**Document text:**

◆ ◆ ◆

The much-awaited Olympics is now upon us in Rio, a city in a country in a continent mired in unmanageable debt and corruption. Surrounded by poverty-stricken favelas, the city has poured billions into Olympic venues, security, advertising, all to watch a few thousand overhyped young athletes strive to excel at their chosen sport.
Don’t get me wrong: I do not harbor any dislike, to say nothing of hatred, for athletics. In fact, I have enjoyed many pleasant hours playing various kinds of games at a recreational level, even though, partly due to the circumstances of my life, I mostly enjoy solitary physical activities, cycling, kayaking and hiking. Perhaps I find them more conducive to prayer and reflection, or perhaps it is connected in some subconscious way to the memory that no one wanted to pick me for a team as a wee lad. You know, past traumas and all that.

◆ ◆ ◆

**Stated task 1:** Reproduce the entries exactly, from the line containing "Would you classify" through the last line of the entries.
The essay and the entries come from separate sources.

◆ ◆ ◆

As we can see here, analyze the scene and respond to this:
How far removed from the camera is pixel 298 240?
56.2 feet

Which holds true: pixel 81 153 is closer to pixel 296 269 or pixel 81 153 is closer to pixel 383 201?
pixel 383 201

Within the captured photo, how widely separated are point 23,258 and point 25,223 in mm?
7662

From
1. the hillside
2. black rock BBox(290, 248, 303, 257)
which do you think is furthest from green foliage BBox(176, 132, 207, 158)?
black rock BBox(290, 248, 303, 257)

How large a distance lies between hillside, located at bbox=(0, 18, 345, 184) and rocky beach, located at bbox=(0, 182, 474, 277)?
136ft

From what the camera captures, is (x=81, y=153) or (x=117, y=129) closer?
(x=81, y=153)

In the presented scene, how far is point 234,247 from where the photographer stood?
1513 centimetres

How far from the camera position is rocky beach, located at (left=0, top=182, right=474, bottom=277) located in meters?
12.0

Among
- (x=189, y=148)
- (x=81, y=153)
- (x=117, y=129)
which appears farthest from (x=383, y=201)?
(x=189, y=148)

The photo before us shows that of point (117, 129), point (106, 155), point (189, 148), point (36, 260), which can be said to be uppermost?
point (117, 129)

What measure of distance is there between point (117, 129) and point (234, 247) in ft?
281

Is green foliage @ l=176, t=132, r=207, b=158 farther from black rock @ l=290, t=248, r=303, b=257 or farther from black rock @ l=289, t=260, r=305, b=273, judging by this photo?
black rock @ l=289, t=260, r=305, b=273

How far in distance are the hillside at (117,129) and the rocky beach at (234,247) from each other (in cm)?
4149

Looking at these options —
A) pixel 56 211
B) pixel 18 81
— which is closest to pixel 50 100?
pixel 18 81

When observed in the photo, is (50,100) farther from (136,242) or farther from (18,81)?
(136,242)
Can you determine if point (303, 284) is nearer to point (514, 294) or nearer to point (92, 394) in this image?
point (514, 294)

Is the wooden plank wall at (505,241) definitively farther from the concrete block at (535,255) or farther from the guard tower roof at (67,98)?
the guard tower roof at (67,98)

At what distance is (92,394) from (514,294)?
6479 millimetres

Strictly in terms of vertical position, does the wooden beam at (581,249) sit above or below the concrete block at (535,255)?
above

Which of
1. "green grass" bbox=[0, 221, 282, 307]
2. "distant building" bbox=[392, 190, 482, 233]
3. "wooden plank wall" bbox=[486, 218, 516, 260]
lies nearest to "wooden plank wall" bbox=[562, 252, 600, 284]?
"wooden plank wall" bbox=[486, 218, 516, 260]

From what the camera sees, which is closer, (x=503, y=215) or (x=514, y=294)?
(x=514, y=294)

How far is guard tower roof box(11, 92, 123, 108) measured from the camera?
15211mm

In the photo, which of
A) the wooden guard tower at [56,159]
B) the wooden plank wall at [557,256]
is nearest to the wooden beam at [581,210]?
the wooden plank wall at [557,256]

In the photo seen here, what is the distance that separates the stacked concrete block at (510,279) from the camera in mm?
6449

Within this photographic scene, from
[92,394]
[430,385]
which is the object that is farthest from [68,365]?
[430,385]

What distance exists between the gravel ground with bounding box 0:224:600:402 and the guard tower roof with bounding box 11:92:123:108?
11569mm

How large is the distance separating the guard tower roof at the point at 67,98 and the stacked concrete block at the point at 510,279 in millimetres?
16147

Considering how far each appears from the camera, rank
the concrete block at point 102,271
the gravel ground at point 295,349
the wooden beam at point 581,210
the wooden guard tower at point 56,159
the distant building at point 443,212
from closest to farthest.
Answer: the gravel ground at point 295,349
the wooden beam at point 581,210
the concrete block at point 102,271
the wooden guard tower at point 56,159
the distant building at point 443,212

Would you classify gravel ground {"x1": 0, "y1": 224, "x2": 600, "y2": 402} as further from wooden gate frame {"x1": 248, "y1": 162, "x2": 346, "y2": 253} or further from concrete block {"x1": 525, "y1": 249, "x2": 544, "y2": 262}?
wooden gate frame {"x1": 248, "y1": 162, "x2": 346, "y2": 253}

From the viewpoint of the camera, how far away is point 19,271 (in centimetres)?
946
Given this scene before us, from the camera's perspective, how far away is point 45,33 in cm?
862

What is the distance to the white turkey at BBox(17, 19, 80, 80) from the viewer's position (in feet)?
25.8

◆ ◆ ◆

**Stated task 2:** Write out the Rio Olympics essay word for word, from "The much-awaited Olympics" to "their chosen sport.".

**Problem solution 1:**
Would you classify gravel ground {"x1": 0, "y1": 224, "x2": 600, "y2": 402} as further from wooden gate frame {"x1": 248, "y1": 162, "x2": 346, "y2": 253} or further from concrete block {"x1": 525, "y1": 249, "x2": 544, "y2": 262}?
wooden gate frame {"x1": 248, "y1": 162, "x2": 346, "y2": 253}

From the viewpoint of the camera, how far away is point 19,271 (in centimetres)?
946
Given this scene before us, from the camera's perspective, how far away is point 45,33 in cm?
862

What is the distance to the white turkey at BBox(17, 19, 80, 80) from the viewer's position (in feet)?
25.8

**Problem solution 2:**
The much-awaited Olympics is now upon us in Rio, a city in a country in a continent mired in unmanageable debt and corruption. Surrounded by poverty-stricken favelas, the city has poured billions into Olympic venues, security, advertising, all to watch a few thousand overhyped young athletes strive to excel at their chosen sport.